McMahon was one of several clinicians who instructed on the importance of catching, receiving the ball not retrieving it. He warned, “The best way to screw up a pitching staff is a bad catcher.”

Grand Canyon University coach Andy Stankiewicz stressed the importance of positive thinking in nurturing players: “Think well of yourself as a player.”
He cited the Reverse ABCs: “Conceive It, Believe It, Achieve It.”
(In his four years on the job Stankiewicz has overseen the rise of Grand Canyon, a private Christian university in Phoenix, from a Division II to a competitive Division I program.
Incidentally Dan Majerle, the former Phoenix Sun star, is now the Grand Canyon basketball coach.)

Ron Polk, a 1965 graduate of Grand Canyon who is now a volunteer coach at the UAB (University of Alabama-Birmingham), embellished the point about positive reinforcement with a story from his early days as third base coach for the University of Arizona’s grizzled longtime coach Frank Sancet.

In one game against arch-rival Arizona State, inexperienced Polk twice sent runners home only to see each thrown out easily by center fielder Reggie Jackson. Expecting to be chewed out after the inning, Sancet told him quietly: “That Jackson has quite an arm doesn’t he?” Moral of story – Don’t embarrass anyone publicly. There is plenty of time afterward to discuss mistakes privately.
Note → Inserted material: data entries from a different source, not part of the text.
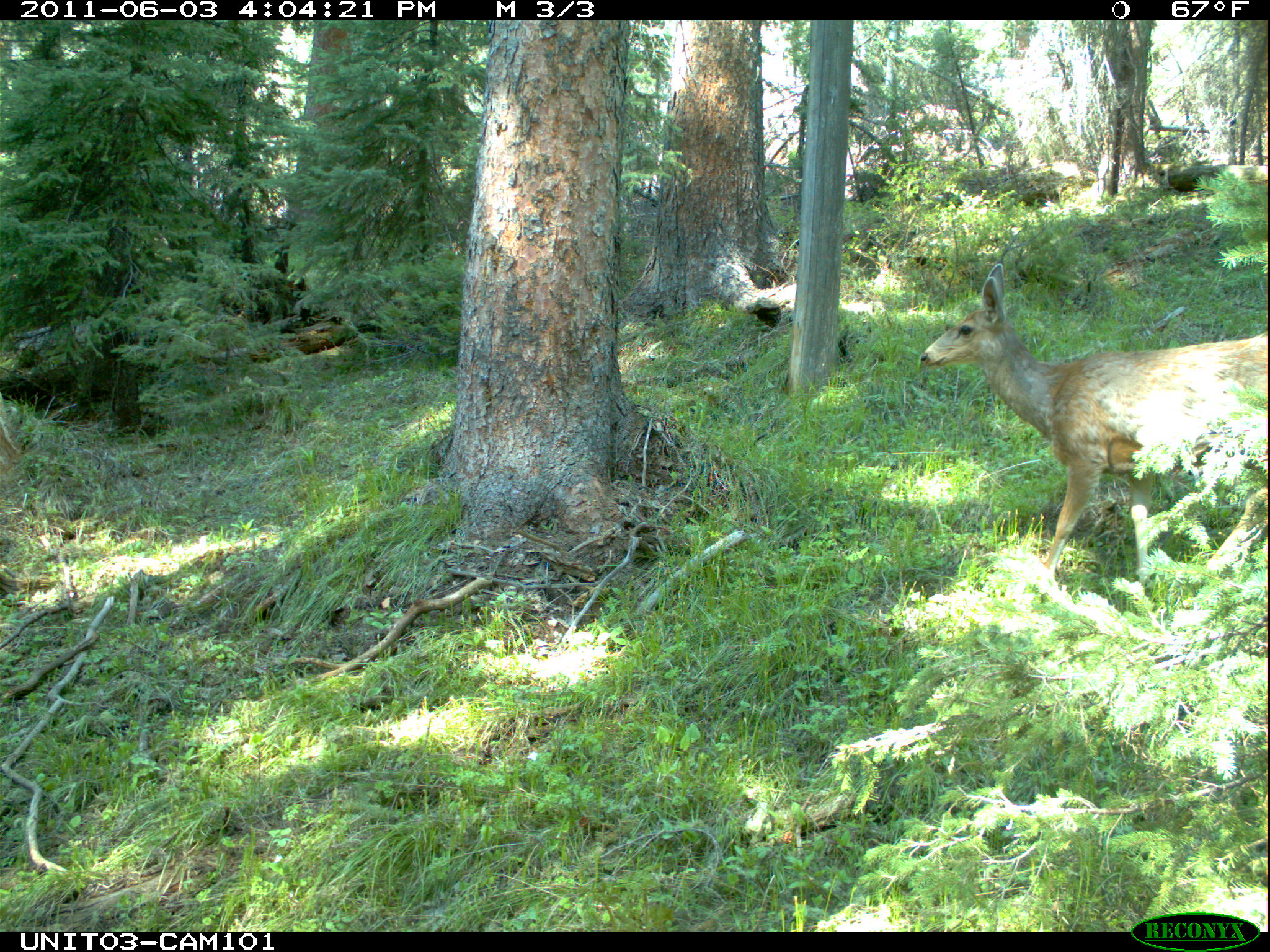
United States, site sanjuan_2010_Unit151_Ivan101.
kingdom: Animalia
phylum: Chordata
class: Mammalia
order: Artiodactyla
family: Cervidae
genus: Odocoileus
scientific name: Odocoileus hemionus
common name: mule deer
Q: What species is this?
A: Odocoileus hemionus (mule deer).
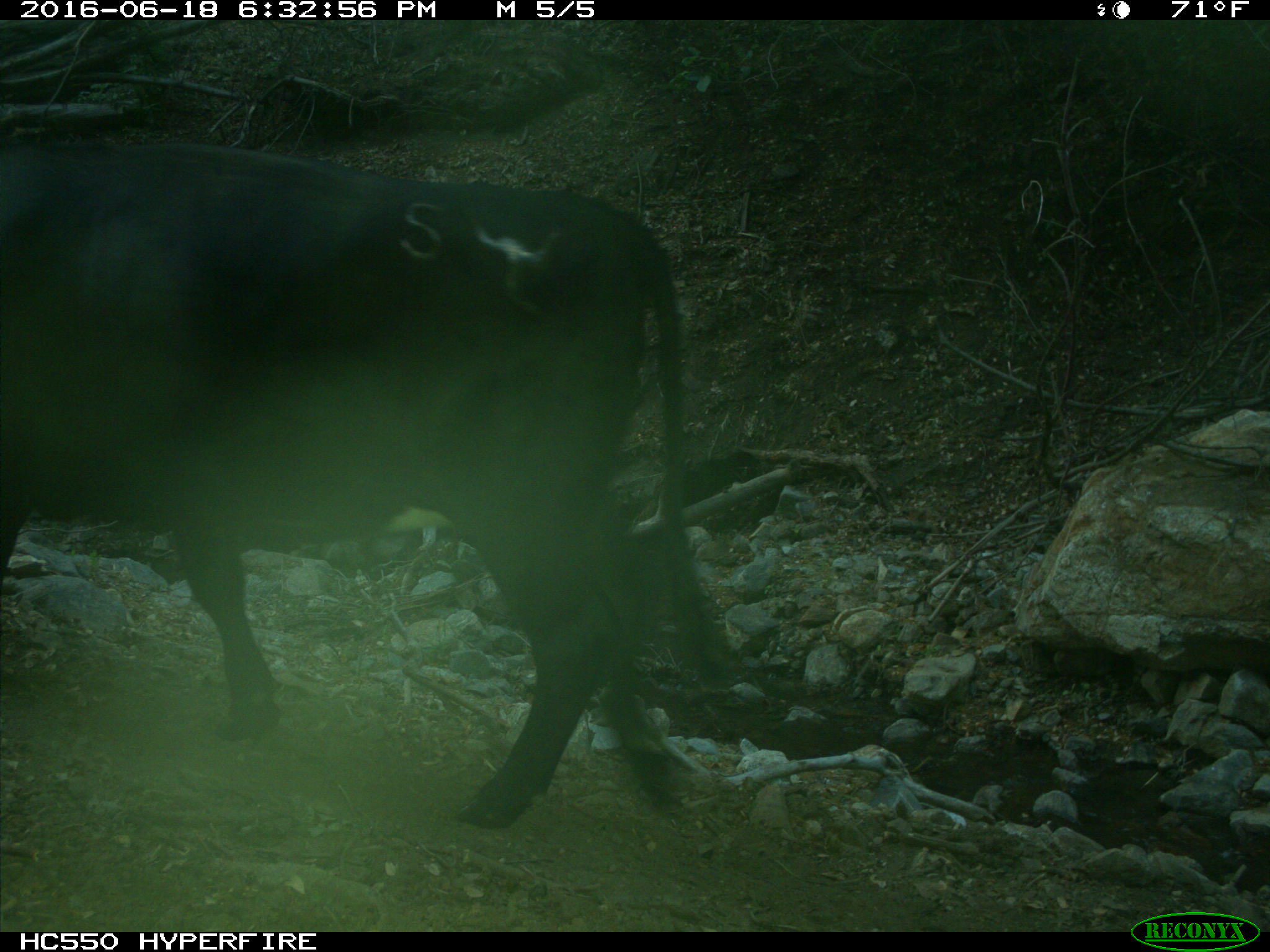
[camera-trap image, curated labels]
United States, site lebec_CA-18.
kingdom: Animalia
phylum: Chordata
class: Mammalia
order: Artiodactyla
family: Bovidae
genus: Bos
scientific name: Bos taurus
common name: domestic cow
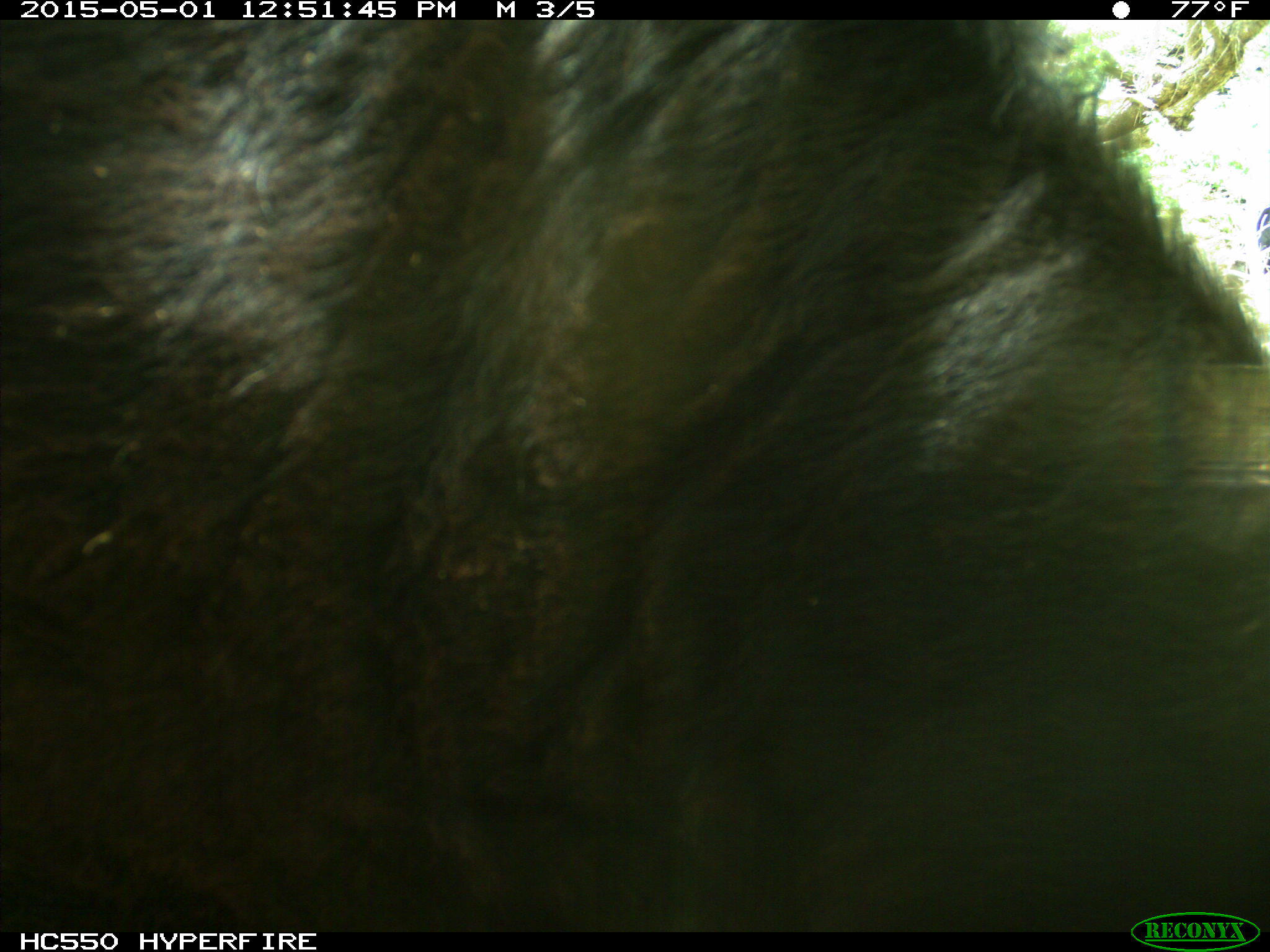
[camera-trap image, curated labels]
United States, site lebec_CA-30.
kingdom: Animalia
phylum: Chordata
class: Mammalia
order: Artiodactyla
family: Bovidae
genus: Bos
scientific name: Bos taurus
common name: domestic cow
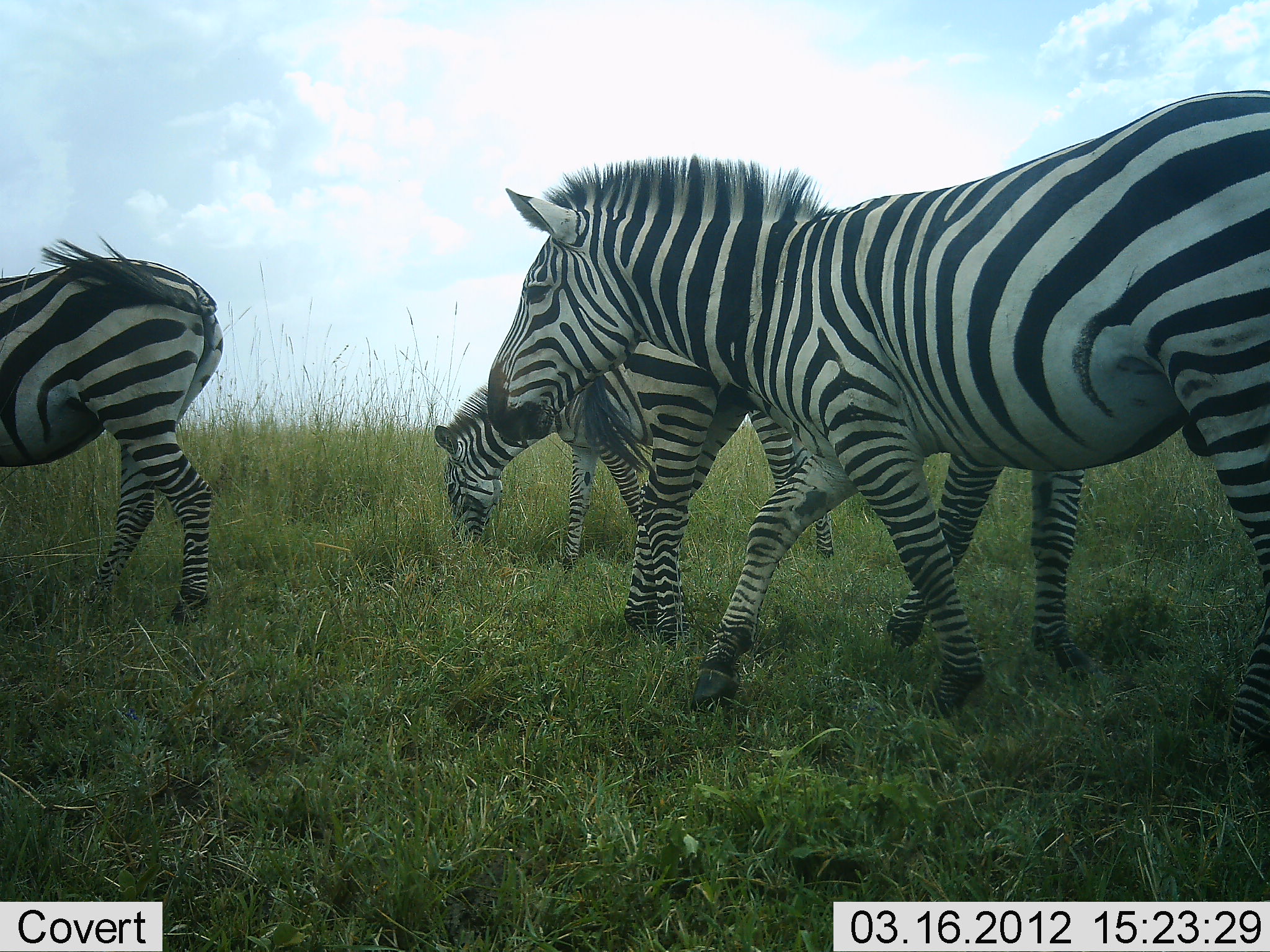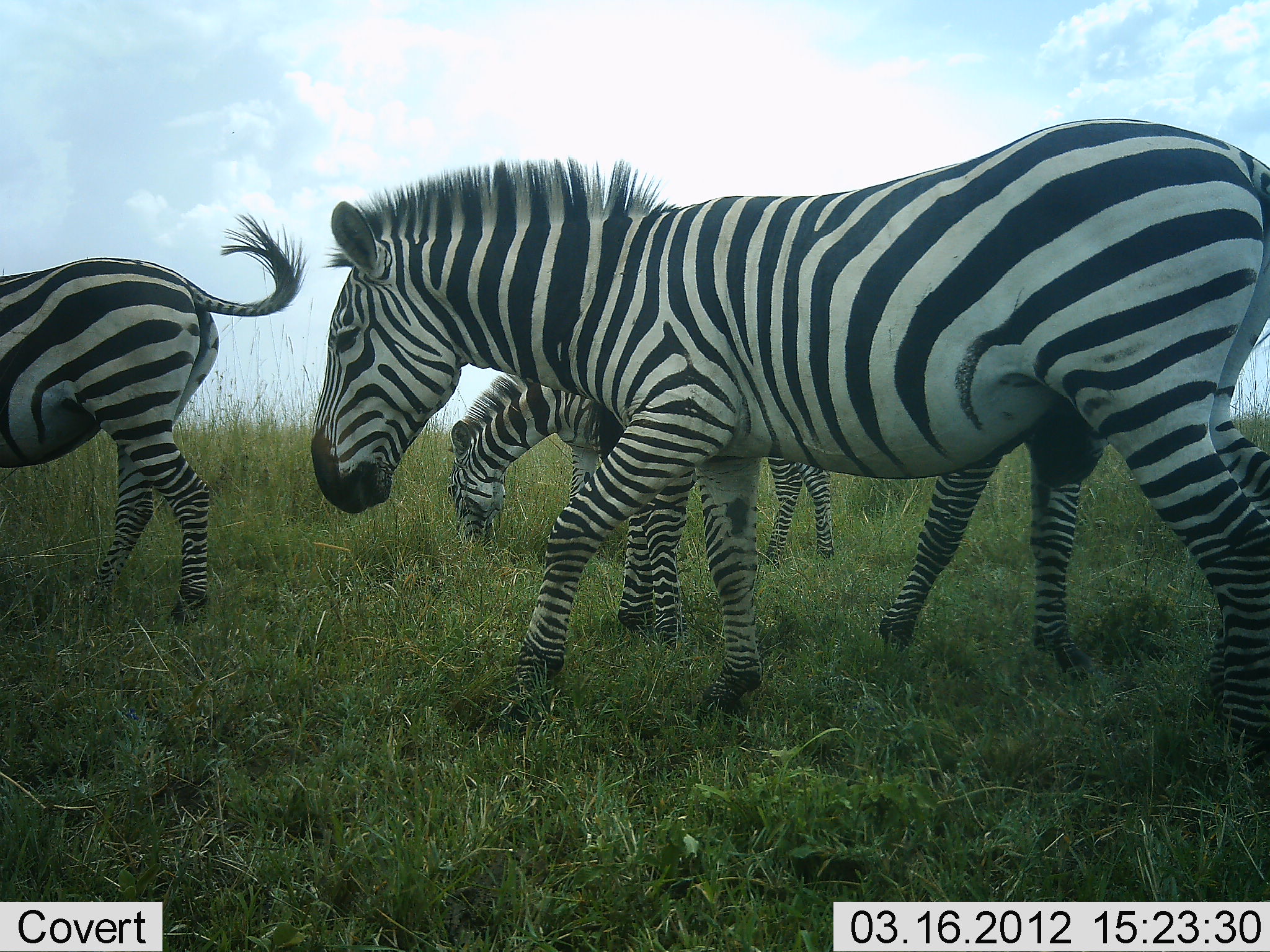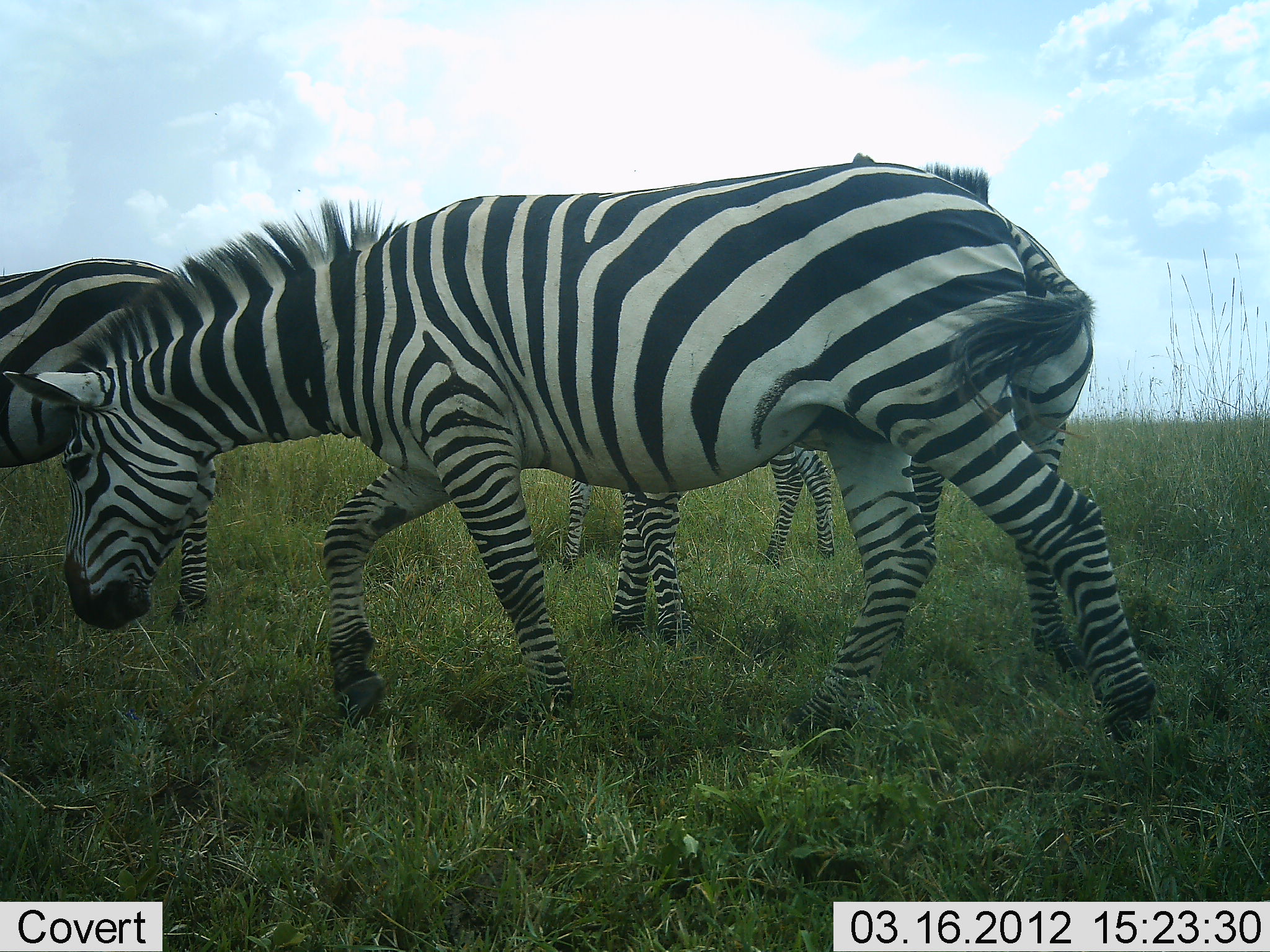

The final-day speaker at the clinic was Pat Murphy, the San Diego Padres Triple-A manager who built a Notre Dame program from scratch and took Arizona State teams to the College World Series. One of Murphy’s themes was “team offense,” creating runs as individuals in a team setting.

“I am a member of this team and I will not detach myself from it” was a litany that Murphy delivered more than once. When a batter makes an out, Murphy has required that he return to the dugout by way of the on-deck circle so he can make eye contact with his teammate. As if to say, “I didn’t get the pitcher this time, but you will.”

When players are in slumps, Murphy doesn't want them to mope or whine about their fate.
"Go sweep out the dugout - that's how you get better," he tells them.

McMahon praised a “woodpecker mentality” as essential for success. He cited two great examples of such grinders among his former college players: Craig Counsell, his first scholarship athlete at Notre Dame who went on to score the winning run in the 1997 Florida Marlins World Series victory over the Cleveland Indians, and his Arizona State Sun Devil Dustin Pedroia who has become a Boston Red Sox mainstay and league MVP.

Murphy concluded with more inspirational thoughts: “Young players cannot conceive how good they are.” And the job of coaches is to be like anonymous offensive linemen in football – “helping players become their best selves.”

As you can see, there was plenty of nourishing food for thought on a very cold January weekend. More reports next time on the big late January dinners in NYC of the Baseball Writers Association and the 50th annual New York Pro Scouts Hot Stove League.

Until then, Always remember: Take it easy but take it!